27 October 2005

seek higher still.

this morning my moms tried to teach me about discretion. she wanted me to know the value of choosing one's battles, of strategically holding back and placing only relevant cards on the table. she wanted me to understand what it means to sustain bridges, even if they are not currently being used.

i've never been good at witholding, but i understood her lessons and her longing for me to remain on good terms with everyone. i am grateful for someone who looks out for me when i am in the process of burning and being reborn. yes. it is no cosmic twist of fate that my totem is the Phoenix. i am the bird who ascends into higher heights only to burn by the brightness of the sun and be reborn into more and more wisdom.

i cannot promise perfection or great aim. i do not strategize my words, laying them silently on the road ahead of me for safe journeys. instead, i have decided to live pieces of myself fully disclosed and naked praying that they sustain me for at least this one, simple step. i have hidden a microphone under the guise of my subconscious' perception, recording what happens when the mask falls down.

i am in this process of learning, unlearning, surrendering and letting go. i do not promise congruence, delicacy or discretion. i do not always promise consistency or softness. i am simply committed to honestly confessing my experience in this exact and particular moment.

this is not a pretty, painless process for anyone involved. sometimes i wonder, who i have burned as i am going down in flames? who has watched me from the sidelines with wonder, secretly entranced by the transformative self-destruction? there will come a time when i have learned to dance with the wildfire, when i am comfortable acknowledging and releasing my attachment to the entire process of birth, death and rebirth. i have learned only slices of this movement. the rest remains encoded, to be translated by my lived experience.

no. the space between us does not hold room for these conversations. there is no ground beneath our feet to lay out our most real truths. i breathe out the jeweled embryo of our potential conversations, ignating flames that burn me into only higher heights.

(i do wish our carbon-dioxide sustained true openness. but it does not. as a result, i have chosen to compost that dream and fertilize more productive creations.)

yes, it is knowledge. but knowledge does not mean it is the truth. knowledge only means it is what you know.
-don miguel ruiz


beneath the rubble, this story truly isn't about you. it is what i have chosen to know about my own lived experience. i am simply the storyteller, sharing my mind's patched-together truths. as all things, it will grow into reality of another translation, becoming the new (albeit temporary) language through which i will talk about my life.

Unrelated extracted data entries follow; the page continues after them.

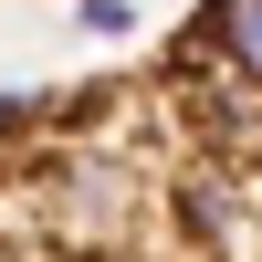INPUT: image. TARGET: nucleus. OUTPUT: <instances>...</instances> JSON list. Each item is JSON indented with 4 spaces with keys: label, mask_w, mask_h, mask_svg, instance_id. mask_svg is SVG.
Returning <instances> with one entry per match:
<instances>
[{
    "label": "nucleus",
    "mask_w": 262,
    "mask_h": 262,
    "mask_svg": "<svg viewBox=\"0 0 262 262\" xmlns=\"http://www.w3.org/2000/svg\"><path fill=\"white\" fill-rule=\"evenodd\" d=\"M0 262H262V0L0 95Z\"/></svg>",
    "instance_id": "f257e3e1"
}]
</instances>
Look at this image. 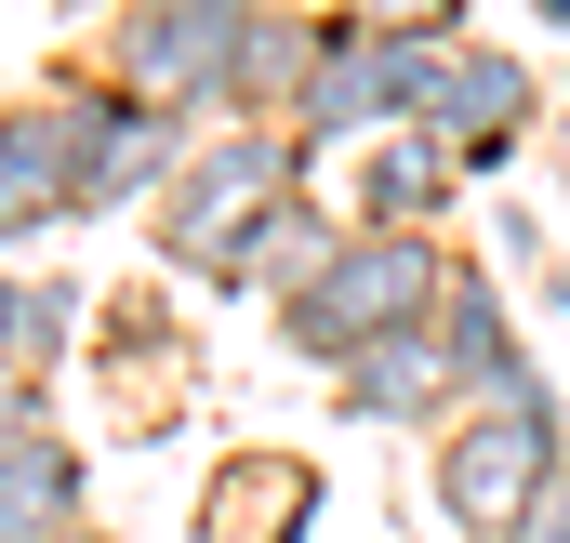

this morning, i swallowed the food of my mother's words, searching to taste the nutrition that could take me forward on the road of dis/re~covery. one day i will beautifully balance truthful confession and delicate diplomacy. i will be a master of authentic disclosure and intimate connection. in the meantime, i will continue to do the very best i can with the tools that i have.

Down beneath the impossible pain of our history
Beneath unknown bones
Beneath the bedrock of the mystery
Beneath the sewage systems and the PATH train
Beneath the cobblestones and the water mains
Beneath the traffic of friendships and street deals
Beneath the screeching of kamikaze cab wheels
Beneath everything I can think of to think about
Beneath it all, beneath all get out
Beneath the good and the kind and the stupid and the cruel
There's a fire just waiting for fuel
-ani difranco


always love,

l'

2 Comments:

At 27 October, 2005 21:33, Blogger jb said...

good writing.

love,
me

 
At 29 October, 2005 08:57, Blogger summer of sam said...

you rock.

in a sense, i see you describing life as a chess match. most folks, a lot of folks, wanna play by the rules, and develop and stay true to certain strategies, while you could give a kcuf if the bishop is only supposed to move diagonally. you wanna move him laterally, horizontally. considering different encounters and situations that can't always be imagined within the parameters of the game. this surprises and disconcerts many, not simply because you're not following the rules, but also because you have the courage to think of the infinite possibilities (which would make for a great album title, but i digress) of allowing each piece to inhabit every square, not really caring about wons and losses, but: what have i learned? how have i grown? how have i been fulfilled? and, since that requires a helluva lot of courage that most of us don't have, us folk who don't wanna go there can only find solace in saying to you, "you can't do that; it's against the rules."

or, something.

but, um, on the real i'm no good at chess. so maybe not.